So, far from being doomed to fail, your New Year’s resolutions are, in fact, a vital tool to help the willpower problems which otherwise hold you back from achieving your life goals.
Over time, I have honed my own little routine of sitting down in the last week of the year to review last year’s resolutions and to set new ones, which I post to Instagram.
Here are my five top tips for setting yours:
- Begin thinking about your resolutions at least a few days out from the start of the New Year. Sleep on them a couple of times. Write them down. Visualise what it will be like to tick them off at the end of the year. Can you really see that happening one day? If not, try again.

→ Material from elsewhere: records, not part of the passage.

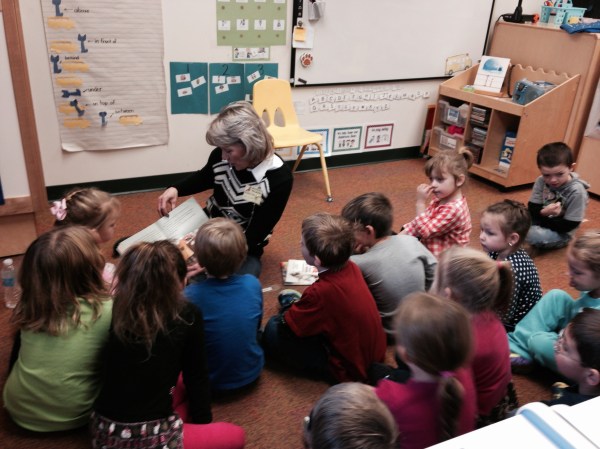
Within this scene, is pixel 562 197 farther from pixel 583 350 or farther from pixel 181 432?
pixel 181 432

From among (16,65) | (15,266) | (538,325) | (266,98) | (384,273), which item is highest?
(16,65)

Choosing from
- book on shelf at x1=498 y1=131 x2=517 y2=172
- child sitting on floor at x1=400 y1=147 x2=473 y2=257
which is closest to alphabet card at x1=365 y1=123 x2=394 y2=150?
book on shelf at x1=498 y1=131 x2=517 y2=172

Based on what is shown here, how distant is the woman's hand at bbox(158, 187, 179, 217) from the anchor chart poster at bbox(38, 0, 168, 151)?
3.59 feet

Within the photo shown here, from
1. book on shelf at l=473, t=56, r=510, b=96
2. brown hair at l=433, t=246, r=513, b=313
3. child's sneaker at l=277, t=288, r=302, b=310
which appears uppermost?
book on shelf at l=473, t=56, r=510, b=96

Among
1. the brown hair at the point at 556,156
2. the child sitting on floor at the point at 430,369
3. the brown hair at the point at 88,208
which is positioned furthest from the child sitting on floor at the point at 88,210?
the brown hair at the point at 556,156

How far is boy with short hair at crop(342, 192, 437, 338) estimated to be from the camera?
2.06 metres

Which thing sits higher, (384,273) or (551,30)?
(551,30)

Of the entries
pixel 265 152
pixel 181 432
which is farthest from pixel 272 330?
pixel 265 152

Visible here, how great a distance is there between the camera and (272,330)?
2.03m

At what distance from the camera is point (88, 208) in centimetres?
204

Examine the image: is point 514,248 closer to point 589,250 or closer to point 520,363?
point 589,250

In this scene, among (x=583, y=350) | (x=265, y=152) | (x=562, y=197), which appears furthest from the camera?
(x=562, y=197)

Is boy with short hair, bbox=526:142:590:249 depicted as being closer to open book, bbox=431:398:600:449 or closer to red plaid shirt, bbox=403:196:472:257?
red plaid shirt, bbox=403:196:472:257

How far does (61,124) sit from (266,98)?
4.37 feet
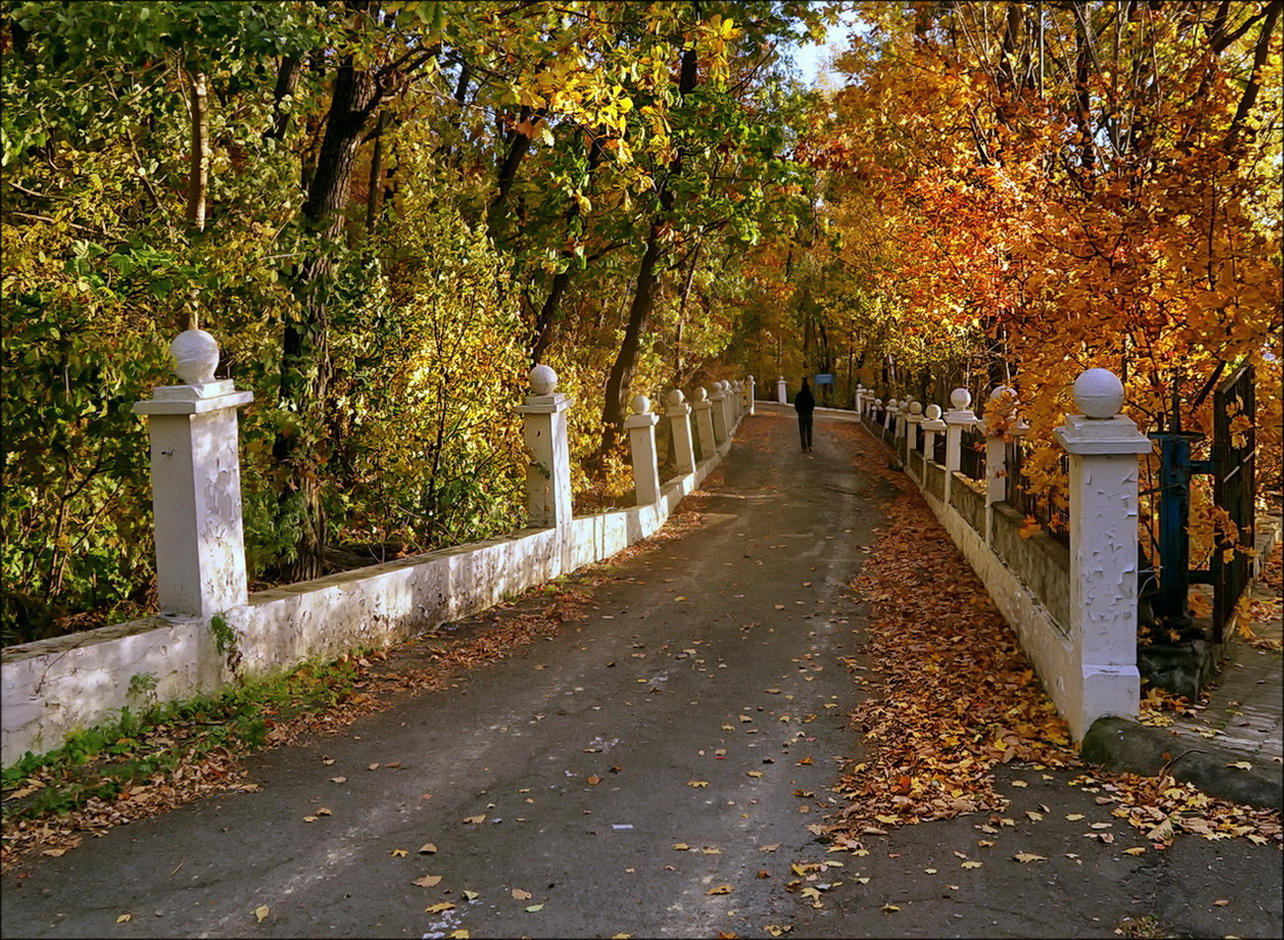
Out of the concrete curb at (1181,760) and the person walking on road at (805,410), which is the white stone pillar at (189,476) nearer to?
the concrete curb at (1181,760)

- Make more than one resolution, but not too many. I make four each year. One resolution is too much pressure on just one aspect of your life. Too many resolutions and you lose clarity.
- Make “SMART” resolutions, ie that are “Specific, Measurable, Achievable, Relevant, and Time-Bound”. A resolution to “lose weight” isn’t a great resolution because you have no method or timeframe for getting there. Going to the gym a certain number of times a week or committing to cook a new healthy recipe each week, by contrast, fit the criteria.
- Have a mixture of goal timeframes. Don’t load yourself up with too many new daily habits. Try picking only one new daily habit, one weekly habit, a quarterly goal and one annual “once-off” goal.
- Tell the world. It doesn’t have to be Instagram, but accountability – to a friend or family member – can be an important motivator. In that spirit, here are mine:
- Eat five different coloured fruits or vegetables a day
- Go to the gym four times a week
- Plan and book four holidays or trips out of the city
- Decide a charity to donate my time or money to
Happy resolution making, friends. Given the year that’s just been, there’s never been a better time for a fresh start.